# Aufgabenstellung
Gib aus dem Text zur „Aktion Rote Karte“ den Abschnitt wortgetreu wieder, der mit „Matthias Braun, der“ beginnt und bis einschließlich „und kroatischsprachigen Gemeinden.“ reicht.

# Extrahierter Text
▶
Matthias Braun, der als Vorstandsmitglied den Pfarrgemeinderat (PGR) vertritt, brachte es auf den Punkt: „Das Fass läuft langsam über.“ In den Gesprächen nach den Sonntagsgottesdiensten sei es nur noch um das Missbrauchsthema, um „#OutInChurch“ und die kirchliche Diffamierung queerer Katholiken oder die Vorgänge im benachbarten Erzbistum Köln gegangen. Zusammen mit Patrizia Labus, Öffentlichkeitsarbeiterin der Pfarrei, wurde deshalb die „Aktion Rote Karte“ auf die Beine gestellt als Gelegenheit, Ärger und Frust in Worte zu fassen und zwischen Ostern und dem Sommerferienende 2022 in den Kirchen in einer roten Kiste zu deponieren. Neben den drei Gemeinden in Schwelm, Gevelsberg und Ennepetal beteiligten sich auch die dort ansässigen italienisch- und kroatischsprachigen Gemeinden.
◀
# Datenbereich
▶
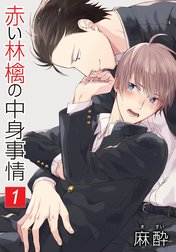 花丸漫画　赤い林檎の中身事情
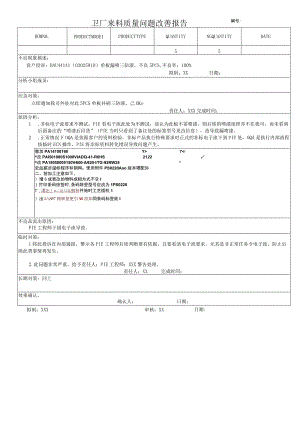 供应商漏刷三防漆质量问题改善报告.docx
◀
# Lösung der Aufgabe
Matthias Braun, der als Vorstandsmitglied den Pfarrgemeinderat (PGR) vertritt, brachte es auf den Punkt: „Das Fass läuft langsam über.“ In den Gesprächen nach den Sonntagsgottesdiensten sei es nur noch um das Missbrauchsthema, um „#OutInChurch“ und die kirchliche Diffamierung queerer Katholiken oder die Vorgänge im benachbarten Erzbistum Köln gegangen. Zusammen mit Patrizia Labus, Öffentlichkeitsarbeiterin der Pfarrei, wurde deshalb die „Aktion Rote Karte“ auf die Beine gestellt als Gelegenheit, Ärger und Frust in Worte zu fassen und zwischen Ostern und dem Sommerferienende 2022 in den Kirchen in einer roten Kiste zu deponieren. Neben den drei Gemeinden in Schwelm, Gevelsberg und Ennepetal beteiligten sich auch die dort ansässigen italienisch- und kroatischsprachigen Gemeinden.